WHAT THE TASK ASKS: Repeat the records in full and exactly, omitting pictures.

**** SOURCE MATERIAL ****

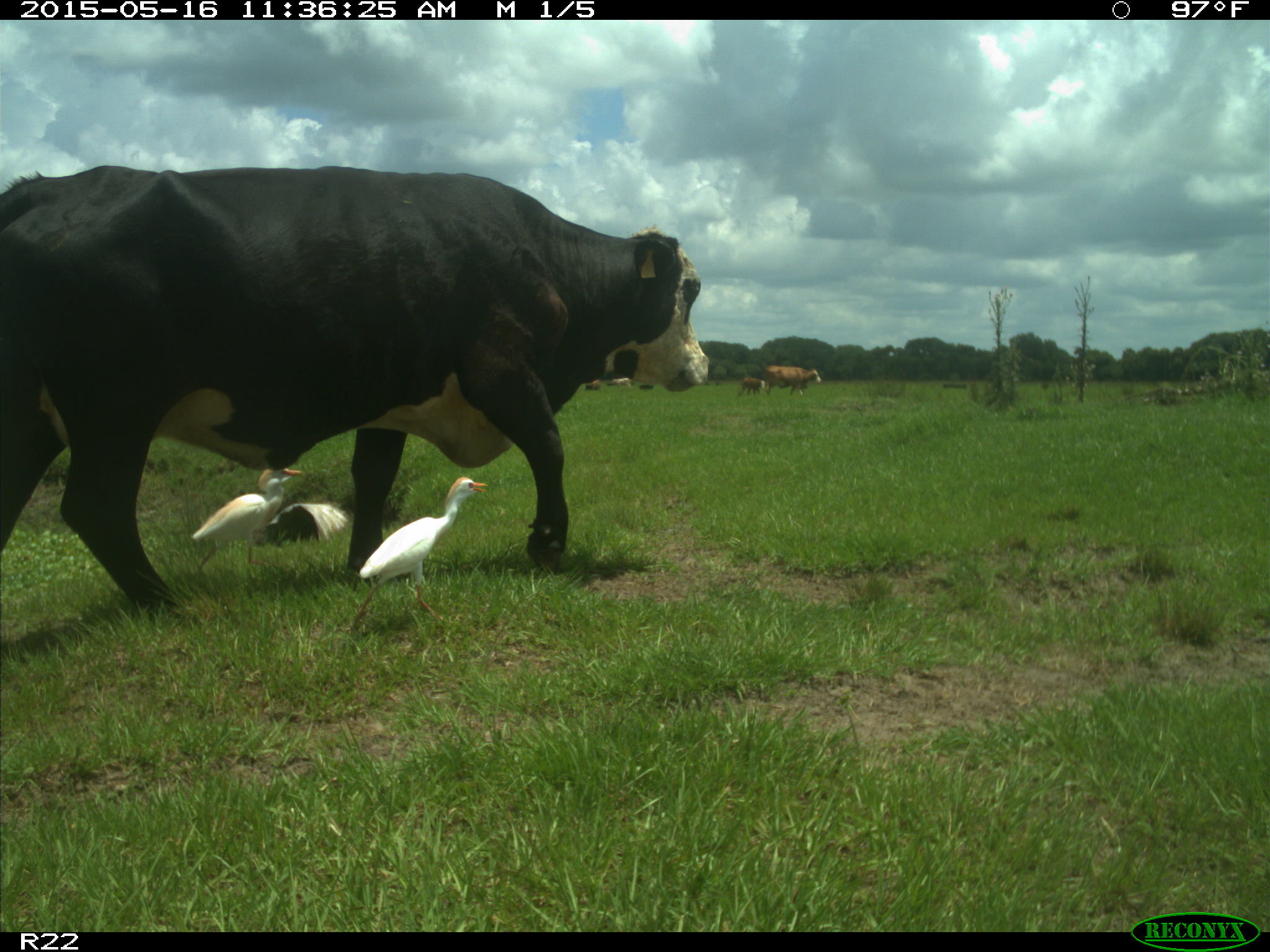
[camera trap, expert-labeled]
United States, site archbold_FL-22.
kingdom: Animalia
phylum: Chordata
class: Mammalia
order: Artiodactyla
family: Bovidae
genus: Bos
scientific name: Bos taurus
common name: domestic cow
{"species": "Bos taurus (domestic cow)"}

****

TASK RESULT:
[camera trap, expert-labeled]
United States, site archbold_FL-22.
kingdom: Animalia
phylum: Chordata
class: Mammalia
order: Artiodactyla
family: Bovidae
genus: Bos
scientific name: Bos taurus
common name: domestic cow
{"species": "Bos taurus (domestic cow)"}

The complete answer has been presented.